- [TASK ITEM]
Begin at the line below that has "affenpinscher pics 22". Stop after the line that has "Stades de coloration", repeating each line exactly and leaving out the pictures.

- [WORKING DATA]
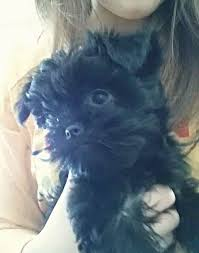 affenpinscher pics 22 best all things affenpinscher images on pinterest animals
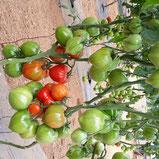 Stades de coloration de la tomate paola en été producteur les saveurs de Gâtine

* * *

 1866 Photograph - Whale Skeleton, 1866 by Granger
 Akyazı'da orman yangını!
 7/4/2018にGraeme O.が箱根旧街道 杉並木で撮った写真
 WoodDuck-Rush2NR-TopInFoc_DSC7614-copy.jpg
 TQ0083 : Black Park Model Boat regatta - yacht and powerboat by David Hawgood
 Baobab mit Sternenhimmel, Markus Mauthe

- [COMPLETED TASK]
 affenpinscher pics 22 best all things affenpinscher images on pinterest animals
 Stades de coloration de la tomate paola en été producteur les saveurs de Gâtine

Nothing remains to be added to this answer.